Aim> Print the line containing "At what depth is" and each line after it through the end, please, with nothing added.
== Information provided ==
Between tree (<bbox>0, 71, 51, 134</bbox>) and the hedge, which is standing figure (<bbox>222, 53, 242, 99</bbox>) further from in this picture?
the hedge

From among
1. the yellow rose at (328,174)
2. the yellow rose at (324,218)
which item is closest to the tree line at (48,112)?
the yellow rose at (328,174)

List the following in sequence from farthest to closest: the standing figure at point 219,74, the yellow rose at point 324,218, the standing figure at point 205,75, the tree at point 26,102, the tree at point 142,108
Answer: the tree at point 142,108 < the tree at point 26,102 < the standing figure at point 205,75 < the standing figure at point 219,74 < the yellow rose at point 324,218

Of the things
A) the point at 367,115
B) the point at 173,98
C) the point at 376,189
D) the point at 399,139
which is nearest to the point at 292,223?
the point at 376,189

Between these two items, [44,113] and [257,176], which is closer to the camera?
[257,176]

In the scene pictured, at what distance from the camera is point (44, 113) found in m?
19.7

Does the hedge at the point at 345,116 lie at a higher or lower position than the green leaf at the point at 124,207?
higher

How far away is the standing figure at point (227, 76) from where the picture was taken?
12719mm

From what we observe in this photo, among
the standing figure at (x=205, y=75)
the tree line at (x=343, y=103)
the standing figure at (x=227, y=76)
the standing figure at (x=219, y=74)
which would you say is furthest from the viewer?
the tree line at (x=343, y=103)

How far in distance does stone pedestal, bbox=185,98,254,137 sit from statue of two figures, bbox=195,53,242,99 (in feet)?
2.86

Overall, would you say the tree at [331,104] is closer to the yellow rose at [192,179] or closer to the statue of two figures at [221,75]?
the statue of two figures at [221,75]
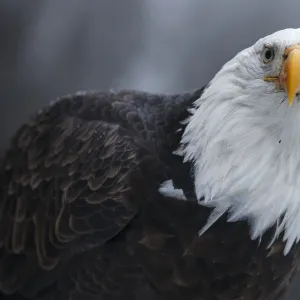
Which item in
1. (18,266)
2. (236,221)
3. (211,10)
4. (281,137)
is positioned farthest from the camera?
(211,10)

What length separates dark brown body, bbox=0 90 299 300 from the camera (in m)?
1.20

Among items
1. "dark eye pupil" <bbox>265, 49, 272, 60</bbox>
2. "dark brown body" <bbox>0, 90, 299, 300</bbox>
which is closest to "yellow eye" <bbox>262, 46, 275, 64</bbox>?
"dark eye pupil" <bbox>265, 49, 272, 60</bbox>

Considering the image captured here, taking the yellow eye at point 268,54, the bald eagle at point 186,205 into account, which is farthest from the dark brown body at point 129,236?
the yellow eye at point 268,54

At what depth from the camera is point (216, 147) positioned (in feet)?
3.90

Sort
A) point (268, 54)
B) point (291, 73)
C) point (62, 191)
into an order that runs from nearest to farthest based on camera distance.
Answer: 1. point (291, 73)
2. point (268, 54)
3. point (62, 191)

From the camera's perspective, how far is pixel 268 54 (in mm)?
1133

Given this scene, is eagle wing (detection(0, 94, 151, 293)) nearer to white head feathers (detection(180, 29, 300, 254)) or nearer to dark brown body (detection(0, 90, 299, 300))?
dark brown body (detection(0, 90, 299, 300))

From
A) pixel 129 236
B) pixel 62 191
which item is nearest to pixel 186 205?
pixel 129 236

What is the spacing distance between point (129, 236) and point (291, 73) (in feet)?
1.39

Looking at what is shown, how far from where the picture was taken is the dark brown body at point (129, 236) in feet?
3.95

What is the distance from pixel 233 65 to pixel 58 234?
0.46 m

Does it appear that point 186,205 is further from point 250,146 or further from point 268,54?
point 268,54

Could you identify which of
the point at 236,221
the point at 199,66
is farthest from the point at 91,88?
the point at 236,221

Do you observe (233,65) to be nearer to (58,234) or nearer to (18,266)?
(58,234)
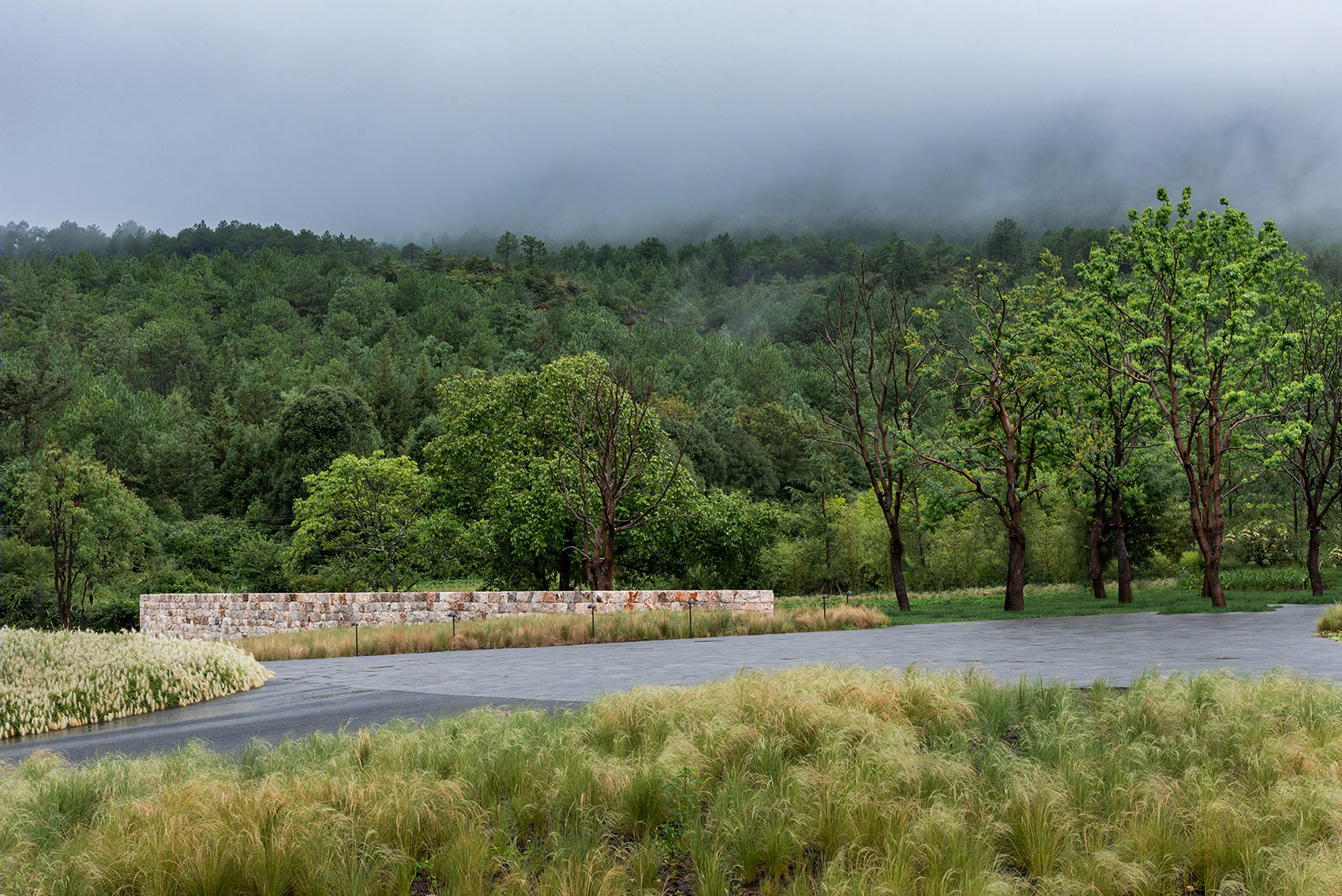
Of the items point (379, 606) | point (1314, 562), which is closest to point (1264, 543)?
point (1314, 562)

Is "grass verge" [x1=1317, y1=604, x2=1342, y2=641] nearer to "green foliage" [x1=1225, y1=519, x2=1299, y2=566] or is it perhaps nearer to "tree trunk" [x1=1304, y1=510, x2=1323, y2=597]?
"tree trunk" [x1=1304, y1=510, x2=1323, y2=597]

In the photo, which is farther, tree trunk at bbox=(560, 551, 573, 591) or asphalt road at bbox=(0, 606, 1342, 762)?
tree trunk at bbox=(560, 551, 573, 591)

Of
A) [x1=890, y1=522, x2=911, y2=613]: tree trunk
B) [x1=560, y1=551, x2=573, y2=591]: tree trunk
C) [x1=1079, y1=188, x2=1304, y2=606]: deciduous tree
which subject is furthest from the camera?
[x1=560, y1=551, x2=573, y2=591]: tree trunk

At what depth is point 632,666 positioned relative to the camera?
14.0 m

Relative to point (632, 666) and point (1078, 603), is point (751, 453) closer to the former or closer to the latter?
point (1078, 603)

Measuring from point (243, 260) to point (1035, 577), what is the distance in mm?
130351

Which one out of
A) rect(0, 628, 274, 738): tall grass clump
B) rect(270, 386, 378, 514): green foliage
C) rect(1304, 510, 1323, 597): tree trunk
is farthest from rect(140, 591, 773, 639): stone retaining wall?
rect(270, 386, 378, 514): green foliage

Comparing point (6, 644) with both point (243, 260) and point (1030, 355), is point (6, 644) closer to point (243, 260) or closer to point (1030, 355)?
point (1030, 355)

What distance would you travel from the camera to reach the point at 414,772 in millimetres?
===
Worked answer>
At what depth is point 632,666 positioned relative to the camera?
14.0 m

Relative to point (632, 666) and point (1078, 603), is point (751, 453) closer to the former or closer to the latter?
point (1078, 603)

Measuring from point (243, 260) to point (1035, 577), what is the distance in mm?
130351

Which one out of
A) rect(0, 628, 274, 738): tall grass clump
B) rect(270, 386, 378, 514): green foliage
C) rect(1304, 510, 1323, 597): tree trunk
is farthest from rect(140, 591, 773, 639): stone retaining wall?
rect(270, 386, 378, 514): green foliage

Comparing point (6, 644) with both point (243, 260) and point (1030, 355), is point (6, 644) closer to point (243, 260) or closer to point (1030, 355)?
point (1030, 355)

What distance would you travel from the camera to reach the point at 414,772 in millimetres?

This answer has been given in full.